=== How to complete this task ===
Please reproduce the items word for word, from the first one through the line containing "Punting On The Lake, Melbourne, VIC", inclusive.

━━━ Input data

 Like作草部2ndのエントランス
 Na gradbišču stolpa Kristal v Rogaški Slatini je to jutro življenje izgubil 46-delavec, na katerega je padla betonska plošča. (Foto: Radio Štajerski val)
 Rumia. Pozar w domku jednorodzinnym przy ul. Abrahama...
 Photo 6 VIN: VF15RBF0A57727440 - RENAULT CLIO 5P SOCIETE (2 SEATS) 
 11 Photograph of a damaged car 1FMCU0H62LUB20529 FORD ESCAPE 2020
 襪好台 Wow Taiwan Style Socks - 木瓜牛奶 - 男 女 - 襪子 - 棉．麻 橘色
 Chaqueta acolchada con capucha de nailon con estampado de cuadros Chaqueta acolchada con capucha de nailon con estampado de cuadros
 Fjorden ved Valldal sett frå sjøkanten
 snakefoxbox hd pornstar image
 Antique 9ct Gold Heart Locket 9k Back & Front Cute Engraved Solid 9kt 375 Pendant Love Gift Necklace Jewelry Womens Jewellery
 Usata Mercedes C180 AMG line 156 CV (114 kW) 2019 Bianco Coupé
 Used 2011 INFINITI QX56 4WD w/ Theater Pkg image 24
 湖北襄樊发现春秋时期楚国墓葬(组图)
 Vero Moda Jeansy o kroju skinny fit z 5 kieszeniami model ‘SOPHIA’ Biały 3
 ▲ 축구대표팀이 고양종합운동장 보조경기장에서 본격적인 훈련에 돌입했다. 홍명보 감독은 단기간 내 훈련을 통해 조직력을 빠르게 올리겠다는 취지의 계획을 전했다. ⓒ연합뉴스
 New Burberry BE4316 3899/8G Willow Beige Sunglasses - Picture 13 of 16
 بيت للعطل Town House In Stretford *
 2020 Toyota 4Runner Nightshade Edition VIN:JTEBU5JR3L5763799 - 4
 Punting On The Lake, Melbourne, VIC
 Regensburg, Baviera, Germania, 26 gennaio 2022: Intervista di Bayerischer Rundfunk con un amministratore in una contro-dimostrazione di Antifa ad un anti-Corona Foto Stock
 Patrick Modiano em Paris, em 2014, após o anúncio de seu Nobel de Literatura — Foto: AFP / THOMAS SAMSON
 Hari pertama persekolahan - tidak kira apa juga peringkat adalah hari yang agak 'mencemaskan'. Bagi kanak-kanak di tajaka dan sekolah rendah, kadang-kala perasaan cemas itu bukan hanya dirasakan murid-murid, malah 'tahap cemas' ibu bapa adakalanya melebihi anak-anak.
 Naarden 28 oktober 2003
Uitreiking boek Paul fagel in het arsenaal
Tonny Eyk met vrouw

━━━━━━

=== Solution to this task ===
 Like作草部2ndのエントランス
 Na gradbišču stolpa Kristal v Rogaški Slatini je to jutro življenje izgubil 46-delavec, na katerega je padla betonska plošča. (Foto: Radio Štajerski val)
 Rumia. Pozar w domku jednorodzinnym przy ul. Abrahama...
 Photo 6 VIN: VF15RBF0A57727440 - RENAULT CLIO 5P SOCIETE (2 SEATS) 
 11 Photograph of a damaged car 1FMCU0H62LUB20529 FORD ESCAPE 2020
 襪好台 Wow Taiwan Style Socks - 木瓜牛奶 - 男 女 - 襪子 - 棉．麻 橘色
 Chaqueta acolchada con capucha de nailon con estampado de cuadros Chaqueta acolchada con capucha de nailon con estampado de cuadros
 Fjorden ved Valldal sett frå sjøkanten
 snakefoxbox hd pornstar image
 Antique 9ct Gold Heart Locket 9k Back & Front Cute Engraved Solid 9kt 375 Pendant Love Gift Necklace Jewelry Womens Jewellery
 Usata Mercedes C180 AMG line 156 CV (114 kW) 2019 Bianco Coupé
 Used 2011 INFINITI QX56 4WD w/ Theater Pkg image 24
 湖北襄樊发现春秋时期楚国墓葬(组图)
 Vero Moda Jeansy o kroju skinny fit z 5 kieszeniami model ‘SOPHIA’ Biały 3
 ▲ 축구대표팀이 고양종합운동장 보조경기장에서 본격적인 훈련에 돌입했다. 홍명보 감독은 단기간 내 훈련을 통해 조직력을 빠르게 올리겠다는 취지의 계획을 전했다. ⓒ연합뉴스
 New Burberry BE4316 3899/8G Willow Beige Sunglasses - Picture 13 of 16
 بيت للعطل Town House In Stretford *
 2020 Toyota 4Runner Nightshade Edition VIN:JTEBU5JR3L5763799 - 4
 Punting On The Lake, Melbourne, VIC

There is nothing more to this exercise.